To optimize tumor visibility, the repetition of the diagnostic scan in treatment position after stenting and placement of the fiducial markers may be a step forward. For the patients in our study, registration between the diagnostic CT and the planning CT was not performed because of a different position of the patient and a different anatomy as a result of the placement of the biliary stents and fiducial markers between both scans. Image registration between a diagnostic scan and planning CT scan may improve accuracy in target delineation and reduce interobserver variation as seen for other tumor sites [2729].

It is well known that pancreatic tumors are difficult to distinguish from normal pancreas tissue on diagnostic CT scans [2, 30, 31]. Therefore, exploitation of other imaging modalities, such as MRI and PET-CT may be a step forward to reduce the variation in delineation of pancreatic tumors. Indeed, other studies have shown that additional imaging, such as MRI and PET-CT, may be helpful in the delineation of pancreatic tumors [32, 33].

Limitations

Delineations were only performed once, and we could not investigate the intraobserver variation.
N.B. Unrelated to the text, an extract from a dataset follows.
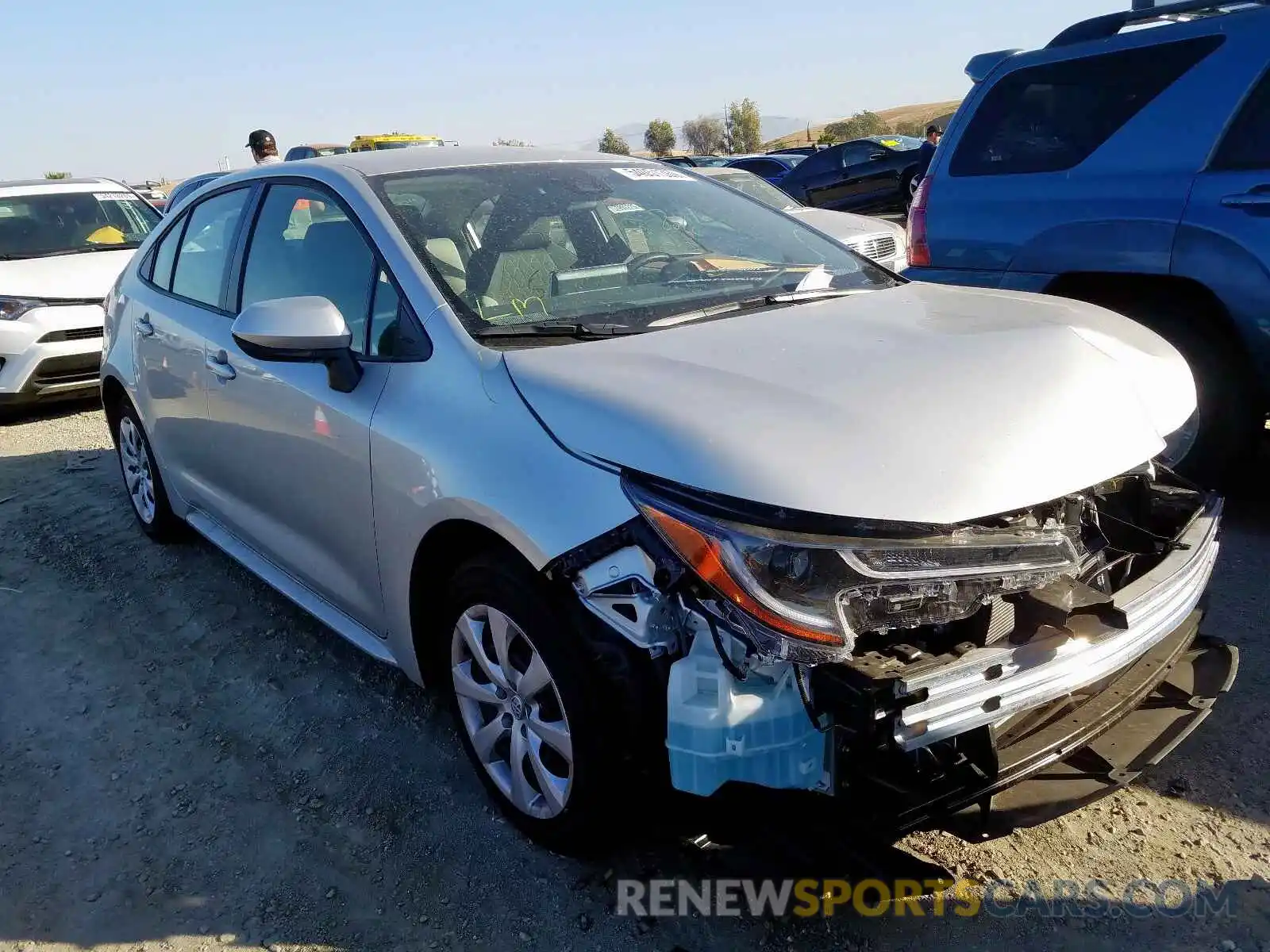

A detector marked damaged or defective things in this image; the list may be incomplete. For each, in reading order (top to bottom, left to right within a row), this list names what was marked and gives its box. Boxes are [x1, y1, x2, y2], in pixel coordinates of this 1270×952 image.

Furthermore, we had a limited number of responding observers, and only a limited number of patients were included. Also, the observers had little experience in the delineation of pancreatic tumors, due to the small number of pancreatic cancer patients eligible for radiotherapy. However, this is typical for many radiation oncologists and hence the found observer variations should be representative for such radiation oncologists.
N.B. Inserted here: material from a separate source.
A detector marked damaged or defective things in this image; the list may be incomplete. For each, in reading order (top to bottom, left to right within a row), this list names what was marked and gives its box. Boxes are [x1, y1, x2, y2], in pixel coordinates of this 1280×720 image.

The time interval between diagnostic CT and planning CT scan was on average six weeks and the patients were not scanned in treatment position; therefore, anatomical changes (including placement of the biliary stent) occurred between both scans and scans were not registered. This made it challenging to delineate the (i)GTV. However, this is a typical situation in clinical practice in many hospitals since the diagnostic CT is obtained before histological diagnosis, while therapeutic measures such as stenting are performed after the diagnostic CT scan. The fiducial markers in patient 2 were mistakenly not placed inside the tumor, which may have put some observers on the wrong track and contributed to the large interobserver variation seen in this patient.

Conclusion

This study showed a considerable interobserver variation in delineation of pancreatic tumors, larger for 4DCT than for 3DCT delineation. The local variation was largest around the biliary stent and suspicious pathologically enlarged lymph nodes. In the future, better guidelines and the addition of other imaging modalities, such as PET or MRI may help decrease observer variation.